Section: News

Board levels the housing playing field

Board levels the housing playing field

By Sam Colt and Henri Gendreau

Kenyon’s Board of Trustees approved a number of measures at their winter meeting, held last Friday in San Francisco, including an initiative that would subsidize apartment-style housing for seniors receiving need-based financial aid, according to a College press release issued Monday.

“The initiative was sparked after conversations trustees had with students more than a year ago about issues of diversity and equalizing housing opportunities,” the College’s statement read. “Trustees provided $150,000 to cover a credit for a room charge equal to the difference between a double-occupancy residence hall room rate and a double-occupancy apartment room rate.”

One of those students was Conrad Jacober ’15, who met with trustees last fall to discuss the plan. “This is fantastic.” Jacober said. “Anything that puts students from lower class families closer to on par with students from wealthier families is a good thing and is something to be celebrated.”

“I think it’s great,” Rachel Rhee ’15 said. “It allows more people to have the opportunity to live in those new apartments.” “Previously, the International House was dominated by non-internationals because they had no financial aid to live there,” she added.

“The student body should be pleased,” Board Chairman Barry Schwartz ’70 said, in a phone interview with the Collegian. Schwartz had previously expressed concern over the Board’s ability to travel to San Francisco due to widespread bad weather, but said the meeting had “very good attendance” nonetheless.

The main goal of the winter meeting, according to Schwartz, was to pass the annual budget.
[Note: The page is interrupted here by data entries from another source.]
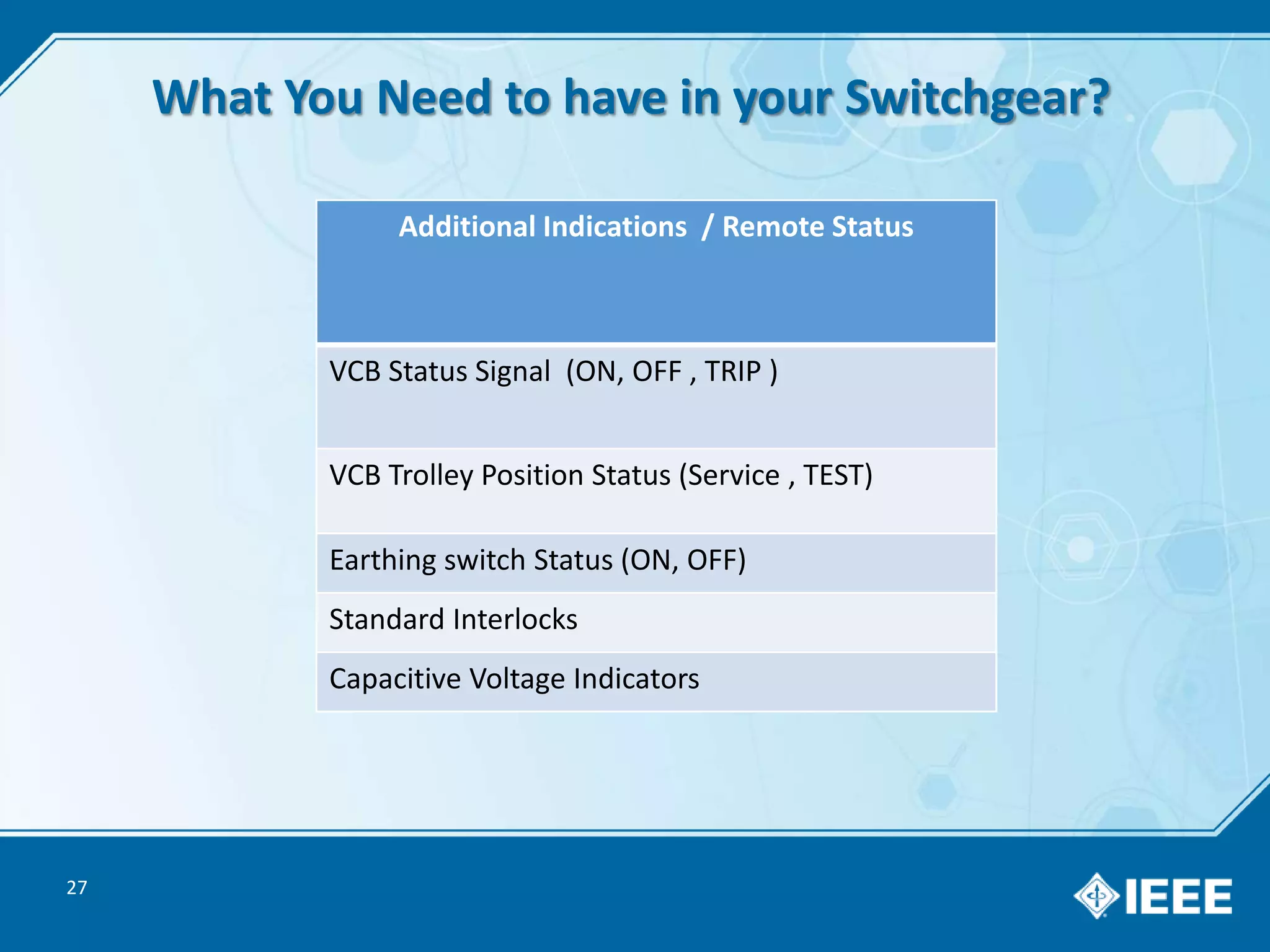 What You Need to have in your Switchgear?

| Additional Indications / Remote Status |
|---|
| VCB Status Signal (ON, OFF , TRIP ) |
| VCB Trolley Position Status (Service , TEST) |
| Earthing switch Status (ON, OFF) |
| Standard Interlocks |
| Capacitive Voltage Indicators |

27

IEEE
Trustees agreed to lower the tuition growth rate from 3.75 percent to 3.65 percent, a measure designed to slow the rising cost of a Kenyon education over the next five years.

The Board also voted to increase total financial aid by 5.8 percent to a total of $28,312,000, a measure “designed to attract more low-and middle-income students.” The move comes after President Sean Decatur attended a White House summit last month geared toward providing low-income students access to higher education.

Decatur, who attended the meeting, described the evolution of his 20/20 plan for the College. “A vision is emerging of the Kenyon of 2020 as an institution that puts academic excellence in the liberal arts tradition at its core,” he told the trustees. Decatur stressed the need for the liberal arts education to produce “creative leaders and innovators in a range of fields.”

In addition, the Board provided $75,000 to the Summer Internship Stipend Fund that Kenyon launched this year, which started with $30,000, as well as financial support to the Kenyon Institute, which saw the first summer program for adults last year, into 2015.

Trustees also endorsed a plan by the Philander Chase Corporation, which seeks to conserve the rural nature of the community, to convert the Tomahawk Golf Course into a nature preserve cemetery, the College’s statement said. The Board also saw the departure of one trustee and the arrival of another. James Parker ’81, president of Parker Plastics, will replace David Trautman of Granville, Ohio.